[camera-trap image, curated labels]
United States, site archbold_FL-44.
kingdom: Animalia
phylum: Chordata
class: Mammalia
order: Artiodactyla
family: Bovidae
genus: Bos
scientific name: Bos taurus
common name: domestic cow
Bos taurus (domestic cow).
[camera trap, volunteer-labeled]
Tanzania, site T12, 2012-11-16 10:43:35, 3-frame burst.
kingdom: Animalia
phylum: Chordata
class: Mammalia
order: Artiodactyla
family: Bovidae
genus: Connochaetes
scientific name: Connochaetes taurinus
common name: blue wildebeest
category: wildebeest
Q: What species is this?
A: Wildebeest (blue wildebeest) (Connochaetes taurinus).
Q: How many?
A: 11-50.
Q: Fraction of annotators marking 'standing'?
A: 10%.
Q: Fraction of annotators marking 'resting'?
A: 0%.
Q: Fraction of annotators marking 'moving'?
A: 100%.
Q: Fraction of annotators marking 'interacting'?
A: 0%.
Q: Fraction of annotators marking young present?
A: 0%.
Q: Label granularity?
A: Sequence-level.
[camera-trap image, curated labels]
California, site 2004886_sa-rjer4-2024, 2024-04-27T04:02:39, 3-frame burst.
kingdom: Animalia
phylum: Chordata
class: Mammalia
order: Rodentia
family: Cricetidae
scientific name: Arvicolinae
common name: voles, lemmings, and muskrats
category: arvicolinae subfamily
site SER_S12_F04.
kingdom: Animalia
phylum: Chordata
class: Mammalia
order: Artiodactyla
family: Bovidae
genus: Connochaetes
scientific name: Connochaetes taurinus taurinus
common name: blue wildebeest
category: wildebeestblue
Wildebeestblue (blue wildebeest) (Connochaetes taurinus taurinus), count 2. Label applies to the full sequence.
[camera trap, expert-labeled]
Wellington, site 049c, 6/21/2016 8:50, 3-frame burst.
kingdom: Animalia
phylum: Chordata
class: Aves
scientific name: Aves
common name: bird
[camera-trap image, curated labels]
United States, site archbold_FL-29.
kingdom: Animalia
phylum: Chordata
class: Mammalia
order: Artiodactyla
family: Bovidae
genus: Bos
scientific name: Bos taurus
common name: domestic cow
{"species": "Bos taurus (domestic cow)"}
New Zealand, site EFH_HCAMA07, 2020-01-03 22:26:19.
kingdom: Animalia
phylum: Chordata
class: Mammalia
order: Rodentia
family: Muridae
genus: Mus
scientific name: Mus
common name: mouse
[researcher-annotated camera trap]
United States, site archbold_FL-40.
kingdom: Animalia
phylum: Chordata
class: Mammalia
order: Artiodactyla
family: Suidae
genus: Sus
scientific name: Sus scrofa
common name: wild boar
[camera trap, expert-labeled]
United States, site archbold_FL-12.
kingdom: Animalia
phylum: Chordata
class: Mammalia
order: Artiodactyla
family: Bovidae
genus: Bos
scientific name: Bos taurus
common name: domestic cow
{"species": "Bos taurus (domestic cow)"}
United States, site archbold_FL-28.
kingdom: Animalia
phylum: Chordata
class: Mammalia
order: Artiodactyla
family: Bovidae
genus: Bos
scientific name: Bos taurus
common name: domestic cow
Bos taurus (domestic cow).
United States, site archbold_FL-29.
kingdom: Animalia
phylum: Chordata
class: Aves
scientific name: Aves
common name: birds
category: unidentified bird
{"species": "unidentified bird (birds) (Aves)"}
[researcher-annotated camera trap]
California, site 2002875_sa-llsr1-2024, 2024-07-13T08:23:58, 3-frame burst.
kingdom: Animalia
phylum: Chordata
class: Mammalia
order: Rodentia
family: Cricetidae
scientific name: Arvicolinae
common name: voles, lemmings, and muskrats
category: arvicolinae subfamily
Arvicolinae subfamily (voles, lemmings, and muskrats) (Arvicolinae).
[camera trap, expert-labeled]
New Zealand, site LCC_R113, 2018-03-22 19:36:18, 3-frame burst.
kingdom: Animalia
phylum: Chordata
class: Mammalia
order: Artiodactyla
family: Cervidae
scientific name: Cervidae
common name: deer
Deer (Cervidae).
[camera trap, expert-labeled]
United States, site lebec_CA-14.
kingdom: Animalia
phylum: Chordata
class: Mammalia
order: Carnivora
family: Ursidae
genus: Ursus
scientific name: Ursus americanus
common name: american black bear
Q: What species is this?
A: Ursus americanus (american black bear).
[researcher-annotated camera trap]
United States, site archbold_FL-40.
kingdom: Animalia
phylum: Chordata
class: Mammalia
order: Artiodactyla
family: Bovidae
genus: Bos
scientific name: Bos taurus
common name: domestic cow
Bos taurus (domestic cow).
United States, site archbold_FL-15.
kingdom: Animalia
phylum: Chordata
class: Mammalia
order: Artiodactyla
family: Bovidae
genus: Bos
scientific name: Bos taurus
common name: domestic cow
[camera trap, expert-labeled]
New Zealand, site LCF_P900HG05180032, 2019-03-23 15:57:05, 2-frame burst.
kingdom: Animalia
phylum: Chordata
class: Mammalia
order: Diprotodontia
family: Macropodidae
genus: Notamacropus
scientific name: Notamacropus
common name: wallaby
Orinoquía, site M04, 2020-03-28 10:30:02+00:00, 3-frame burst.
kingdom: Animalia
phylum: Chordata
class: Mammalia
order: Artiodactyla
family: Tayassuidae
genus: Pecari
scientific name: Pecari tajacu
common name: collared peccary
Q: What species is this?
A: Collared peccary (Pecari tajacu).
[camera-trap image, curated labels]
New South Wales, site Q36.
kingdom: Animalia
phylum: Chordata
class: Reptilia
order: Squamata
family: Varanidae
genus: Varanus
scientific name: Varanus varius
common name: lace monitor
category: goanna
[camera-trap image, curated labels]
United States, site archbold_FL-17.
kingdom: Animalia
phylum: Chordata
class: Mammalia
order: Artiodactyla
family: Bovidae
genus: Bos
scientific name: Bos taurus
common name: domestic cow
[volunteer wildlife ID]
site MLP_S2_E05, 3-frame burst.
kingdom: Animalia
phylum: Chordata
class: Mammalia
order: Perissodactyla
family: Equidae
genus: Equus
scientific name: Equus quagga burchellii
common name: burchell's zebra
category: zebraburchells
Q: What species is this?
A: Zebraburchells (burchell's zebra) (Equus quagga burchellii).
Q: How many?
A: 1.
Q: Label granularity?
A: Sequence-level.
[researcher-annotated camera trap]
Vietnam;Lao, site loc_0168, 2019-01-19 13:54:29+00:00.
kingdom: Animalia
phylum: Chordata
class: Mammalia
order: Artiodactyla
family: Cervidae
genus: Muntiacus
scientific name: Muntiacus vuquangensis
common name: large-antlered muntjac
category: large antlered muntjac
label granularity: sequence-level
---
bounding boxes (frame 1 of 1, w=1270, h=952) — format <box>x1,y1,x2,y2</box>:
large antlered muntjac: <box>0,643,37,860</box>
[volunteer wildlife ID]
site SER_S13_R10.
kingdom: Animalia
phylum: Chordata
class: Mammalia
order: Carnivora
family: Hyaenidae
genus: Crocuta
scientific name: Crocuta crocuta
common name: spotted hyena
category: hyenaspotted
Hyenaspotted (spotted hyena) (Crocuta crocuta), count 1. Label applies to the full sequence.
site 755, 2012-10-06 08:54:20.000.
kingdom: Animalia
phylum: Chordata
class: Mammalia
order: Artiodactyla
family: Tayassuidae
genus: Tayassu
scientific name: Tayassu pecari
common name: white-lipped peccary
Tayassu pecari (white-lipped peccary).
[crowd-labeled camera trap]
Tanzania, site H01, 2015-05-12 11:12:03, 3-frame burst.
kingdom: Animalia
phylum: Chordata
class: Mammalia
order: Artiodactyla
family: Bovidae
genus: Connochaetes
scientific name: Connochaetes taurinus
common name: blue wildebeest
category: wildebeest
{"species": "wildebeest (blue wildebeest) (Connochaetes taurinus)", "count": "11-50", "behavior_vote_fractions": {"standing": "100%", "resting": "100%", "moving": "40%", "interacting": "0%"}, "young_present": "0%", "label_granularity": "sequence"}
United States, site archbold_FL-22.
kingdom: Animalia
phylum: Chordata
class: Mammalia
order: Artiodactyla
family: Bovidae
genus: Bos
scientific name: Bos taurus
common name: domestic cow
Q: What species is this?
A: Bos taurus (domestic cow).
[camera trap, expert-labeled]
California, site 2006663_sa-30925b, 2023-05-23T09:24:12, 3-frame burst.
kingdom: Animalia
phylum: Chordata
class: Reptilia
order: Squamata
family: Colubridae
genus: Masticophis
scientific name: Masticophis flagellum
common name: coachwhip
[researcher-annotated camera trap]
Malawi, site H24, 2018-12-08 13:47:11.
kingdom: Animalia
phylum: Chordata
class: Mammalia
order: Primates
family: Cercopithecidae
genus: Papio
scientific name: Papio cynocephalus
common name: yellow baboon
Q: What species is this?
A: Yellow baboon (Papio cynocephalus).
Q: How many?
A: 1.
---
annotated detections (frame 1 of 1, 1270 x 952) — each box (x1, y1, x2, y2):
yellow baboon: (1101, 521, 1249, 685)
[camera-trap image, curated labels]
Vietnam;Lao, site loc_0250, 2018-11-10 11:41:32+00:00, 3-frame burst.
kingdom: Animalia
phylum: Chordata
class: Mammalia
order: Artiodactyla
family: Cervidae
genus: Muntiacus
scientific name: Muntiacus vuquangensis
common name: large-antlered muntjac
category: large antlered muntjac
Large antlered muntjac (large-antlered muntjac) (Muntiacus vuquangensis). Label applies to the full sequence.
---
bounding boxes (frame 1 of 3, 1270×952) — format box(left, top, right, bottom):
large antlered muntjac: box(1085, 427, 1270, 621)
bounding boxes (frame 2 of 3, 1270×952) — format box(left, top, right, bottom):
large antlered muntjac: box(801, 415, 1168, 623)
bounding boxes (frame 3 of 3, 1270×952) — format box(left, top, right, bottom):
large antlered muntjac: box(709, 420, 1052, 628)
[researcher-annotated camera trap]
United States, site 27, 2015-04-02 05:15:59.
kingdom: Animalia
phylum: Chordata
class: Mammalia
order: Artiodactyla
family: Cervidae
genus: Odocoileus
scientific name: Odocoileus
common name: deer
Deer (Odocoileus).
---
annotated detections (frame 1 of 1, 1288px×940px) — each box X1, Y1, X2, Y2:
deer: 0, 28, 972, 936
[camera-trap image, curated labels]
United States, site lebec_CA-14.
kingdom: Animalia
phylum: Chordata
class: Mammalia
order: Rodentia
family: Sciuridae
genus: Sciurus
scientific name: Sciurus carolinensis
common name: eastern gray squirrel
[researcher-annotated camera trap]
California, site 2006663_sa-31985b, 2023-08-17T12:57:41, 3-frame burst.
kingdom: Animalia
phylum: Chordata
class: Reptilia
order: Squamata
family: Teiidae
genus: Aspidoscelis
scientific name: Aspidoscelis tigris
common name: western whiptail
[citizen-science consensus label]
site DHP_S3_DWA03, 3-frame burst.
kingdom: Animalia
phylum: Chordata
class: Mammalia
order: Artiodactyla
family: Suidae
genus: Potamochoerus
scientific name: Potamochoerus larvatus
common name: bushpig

________________________

**What is needed**.
The reply should hold only how many lines in the material include the word "Vietnam".

**Reply**.
2